■ To do
1. According to the company's financial report below, why does the Company intend to seek a listing of its common stock on the Nasdaq OTC Bulletin Board? Answer in one to three sentences.
2. Write the next part of the company's financial report, starting after its final sentence on cash assets.

■ Text to read
Accordingly, they do not include all of the information and footnotes required
by generally accepted accounting principles for complete financial statements.
In the opinion of management, all adjustments (consisting of normal accruals)
considered necessary for fair presentation have been included. The unaudited
financial statements should be read in conjunction with the financial statements
and footnotes thereto included in the Company's Annual Report on Form 10-KSB for
the year ended December 31, 1999.
<PAGE>
ITEM 2. MANAGEMENT'S DISCUSSION AND ANALYSIS OR PLAN OF OPERATION
The Company incurred a net loss of $5,575 for the three months ended
September 30, 2000 and a net loss of $11,345 for the nine months ended September
30, 2000. Combined with the fact that the Company has virtually no working
capital and an accumulated deficit of $352,372, it is management's assertion
that these circumstances may hinder the Company's ability to continue as a going
concern.
The Company completed two private placements of its Common Stock, par value
$.0001 per share, in December 1997 and July 1998. In December 1997, Charles T.
Gould, a director and the Company's President, purchased 35,970,000 shares of
Common Stock in exchange for the cancellation of $49,191 of indebtedness of the
Company to Mr. Gould. In August 1998, Steven J. Goodman and Lawrence E. Kaplan,
both directors of the Company, each purchased 94,260,000 shares of Common Stock
in exchange for $3,000 each in cash and $6,246 each in previous services
rendered, or an aggregate of 188,520,000 shares of Common Stock with an
aggregate purchase price of $6,000 in cash and $12,852 in previous services
rendered. The Company currently has virtually no cash or other assets.
On August 16, 1999, Steven J. Goodman, Lawrence Kaplan and Charles T.
Gould, each directors and major shareholders of the Company, each purchased
25,000,000 shares of Common Stock in exchange for $2,500 each in cash previously
advanced to the Company.
Plan of Operation. The Company has not realized any revenues from
operations in the past two fiscal years, and its plan of operation for the next
twelve months shall be to continue its efforts to locate suitable acquisition
candidates. The Company can provide no assurance that it can continue to satisfy
its cash requirements for at least the next twelve months.
The Company filed, on June 14, 1999, a Registration Statement under the
Securities Exchange Act of 1934 (the "Exchange Act"), on Form 10-SB, pursuant to
which the Company sought to register its Common Stock under the Exchange Act.
The Registration Statement became effective on August 14, 1999, and now the
Company intends to seek a listing of its common stock on the Nasdaq OTC Bulletin
Board. The Company believes that it can enhance its opportunities to acquire or
merge with an operating company if its securities are listed on the Bulletin
Board. There can be no assurance that the Company's securities will be listed on
the Bulletin Board.
Liquidity and Capital Resources. As of September 30, 2000, the Company had
assets consisting of $246 in cash. This compares to assets of $3,101 in cash for
the fiscal year ended December 31, 1999.

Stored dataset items
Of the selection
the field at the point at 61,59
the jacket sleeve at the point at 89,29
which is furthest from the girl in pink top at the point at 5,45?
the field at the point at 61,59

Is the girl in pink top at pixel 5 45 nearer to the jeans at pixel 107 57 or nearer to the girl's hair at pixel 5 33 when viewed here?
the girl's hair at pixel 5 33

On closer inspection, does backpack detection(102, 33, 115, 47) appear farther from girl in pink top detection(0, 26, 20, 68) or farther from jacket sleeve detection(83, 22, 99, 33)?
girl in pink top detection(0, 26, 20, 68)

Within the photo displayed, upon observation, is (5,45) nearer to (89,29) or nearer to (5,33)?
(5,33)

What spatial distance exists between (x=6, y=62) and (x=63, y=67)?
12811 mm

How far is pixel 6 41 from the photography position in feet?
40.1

■ Task responses
1. The Company believes that listing its securities on the Bulletin Board can enhance its opportunities to acquire or merge with an operating company. Its Registration Statement on Form 10-SB became effective on August 14, 1999, and its plan for the next twelve months is to continue seeking suitable acquisition candidates.

2.
Results of Operations. The Company has not conducted any active operations
in the past two fiscal years, except for its efforts to locate suitable
acquisition transactions. No revenue has been generated by the Company during
such two-year period. It is unlikely the Company will have any revenues unless
it is able to effect an acquisition of or merger with an operating company, of
which there can be no assurance.
<PAGE>
PART II - OTHER INFORMATION
Item 1. Legal Proceedings. To the best knowledge of the officers and directors,
the Company is not party to any legal proceeding or litigation.
Item 2. Changes in Securities. None
Item 3. Defaults Upon Senior Securities. None.
Item 4. Submission of Matters to a Vote of Security Holders. None.
Item 5. Other Information. On November 7, 2000, the Company filed a Preliminary
Proxy Statement with the Securities and Exchange Commission in connection with
the Board of Directors recommendation of the approval of a reverse stock split
whereby each issued and outstanding share of Common Stock will be converted into
.001927029 of a share of Common Stock (the "Reverse Stock Split") at a Special
Meeting of the Shareholders to be held at 36 West 44th Street, Suite 1201, New
York, New York 10036 on December 5, 2000 at 10:00 a.m.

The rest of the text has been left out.